** Source excerpt **
[start]

Lawler underscores that point. “All these other towns around us have a little downtown, but they come over here to do their shopping,” he said. “We’re the epicenter.”

Cherry Hill may lack its own definitive center of gravity, but it has an orbit all of its own.

Cherry Hill highlights: culture and shopping

Barclay Farmstead

A living history museum — Quaker-style costumes and all — anchors this 32-acre property in the Barclay Farm section of Cherry Hill. Tours of the 1816 brick farmhouse are offered to the public March through November; they’re free to Cherry Hill residents and $5 for everyone else. The estate also has a community plant-a-patch program tended to by 100 local gardeners.

📍 209 Barclay Ln., Cherry Hill, NJ 08034 📞 856-795-6225 🌐 chnj.gov/847/Barclay-Farmstead

Cherry Hill Public Library

“The library’s epic!” Bob Saldutti raves. The township spent $21.6 million to build a state-of-the-art facility in 2004. Besides books on everything — including Cherry Hill history — the library hosts lots of programming, from regular needlework meetups to Dungeons & Dragons sessions for teens.

[end]

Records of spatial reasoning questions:
[start]

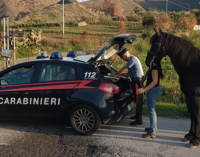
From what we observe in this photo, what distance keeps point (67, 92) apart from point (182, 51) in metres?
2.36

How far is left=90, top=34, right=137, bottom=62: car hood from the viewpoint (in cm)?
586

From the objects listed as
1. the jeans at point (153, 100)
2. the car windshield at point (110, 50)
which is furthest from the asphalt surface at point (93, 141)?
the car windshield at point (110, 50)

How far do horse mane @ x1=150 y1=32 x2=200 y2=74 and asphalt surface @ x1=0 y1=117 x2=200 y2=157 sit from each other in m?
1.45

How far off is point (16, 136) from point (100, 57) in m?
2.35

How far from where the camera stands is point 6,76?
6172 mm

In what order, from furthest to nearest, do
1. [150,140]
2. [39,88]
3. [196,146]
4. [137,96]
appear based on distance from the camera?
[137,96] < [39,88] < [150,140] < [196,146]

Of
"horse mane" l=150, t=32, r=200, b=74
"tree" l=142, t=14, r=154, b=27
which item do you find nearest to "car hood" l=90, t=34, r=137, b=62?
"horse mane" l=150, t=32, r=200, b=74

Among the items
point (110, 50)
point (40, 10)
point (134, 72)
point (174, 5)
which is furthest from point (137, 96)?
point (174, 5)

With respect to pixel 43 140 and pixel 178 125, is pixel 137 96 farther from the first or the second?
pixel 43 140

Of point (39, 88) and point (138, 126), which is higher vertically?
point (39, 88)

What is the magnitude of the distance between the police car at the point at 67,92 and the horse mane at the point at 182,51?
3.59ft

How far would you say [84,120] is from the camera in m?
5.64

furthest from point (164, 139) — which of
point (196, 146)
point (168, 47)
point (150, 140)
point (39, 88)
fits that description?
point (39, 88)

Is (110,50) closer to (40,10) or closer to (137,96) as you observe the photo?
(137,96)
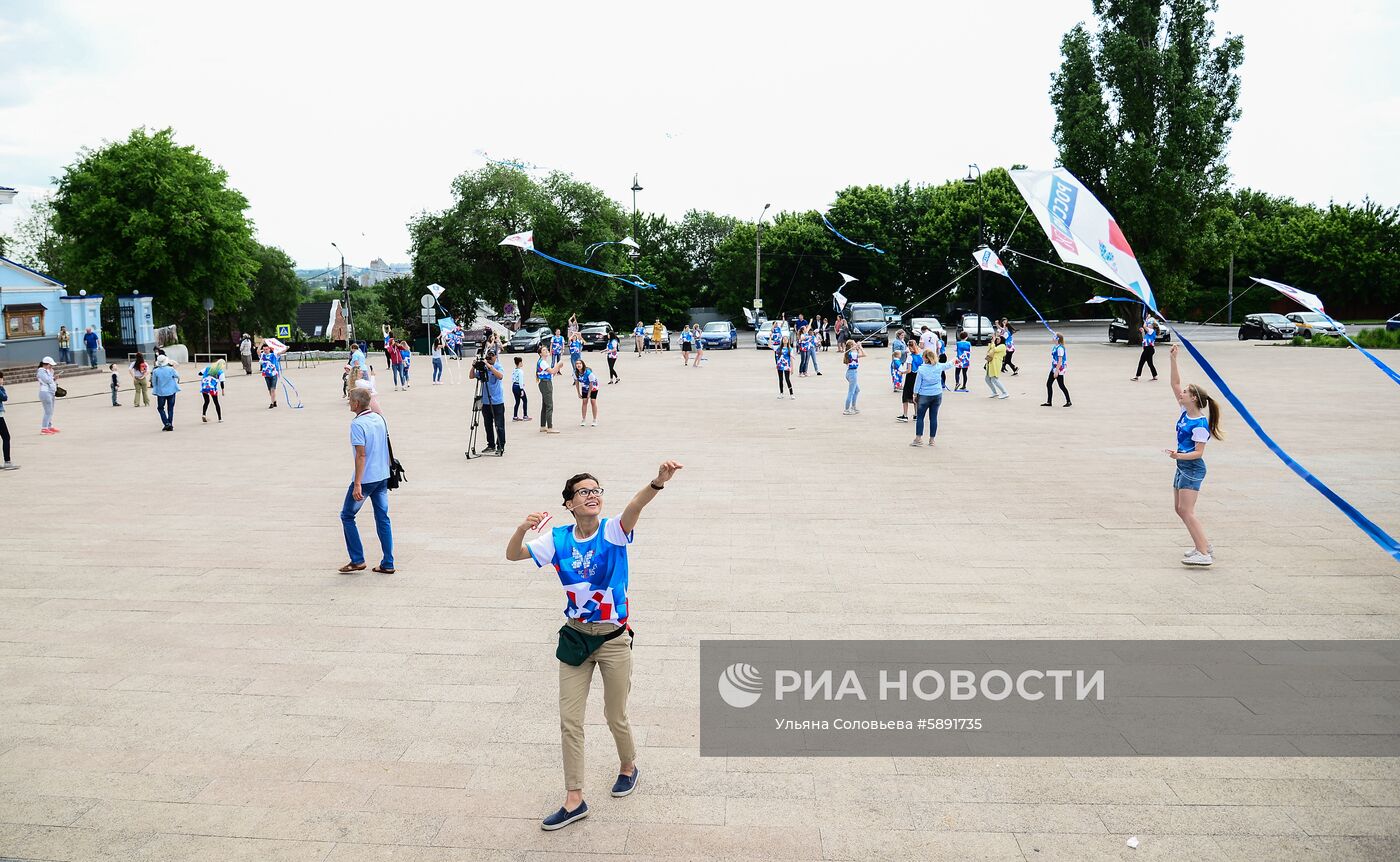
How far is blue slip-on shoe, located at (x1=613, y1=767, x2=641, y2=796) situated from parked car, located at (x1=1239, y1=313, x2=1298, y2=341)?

[end]

** Work required **
Summarize the Cherry Hill excerpt in two sentences.

** Solution for this task **
Lawler says shoppers from surrounding towns with their own small downtowns come to Cherry Hill, which he calls the epicenter, and the excerpt notes that the township lacks a definitive center of gravity but has an orbit of its own. Its highlights include Barclay Farmstead, a 32-acre property with a living history museum, tours of an 1816 brick farmhouse, and a community plant-a-patch program, and the Cherry Hill Public Library, a $21.6 million facility built in 2004 that hosts programming from needlework meetups to Dungeons & Dragons sessions for teens.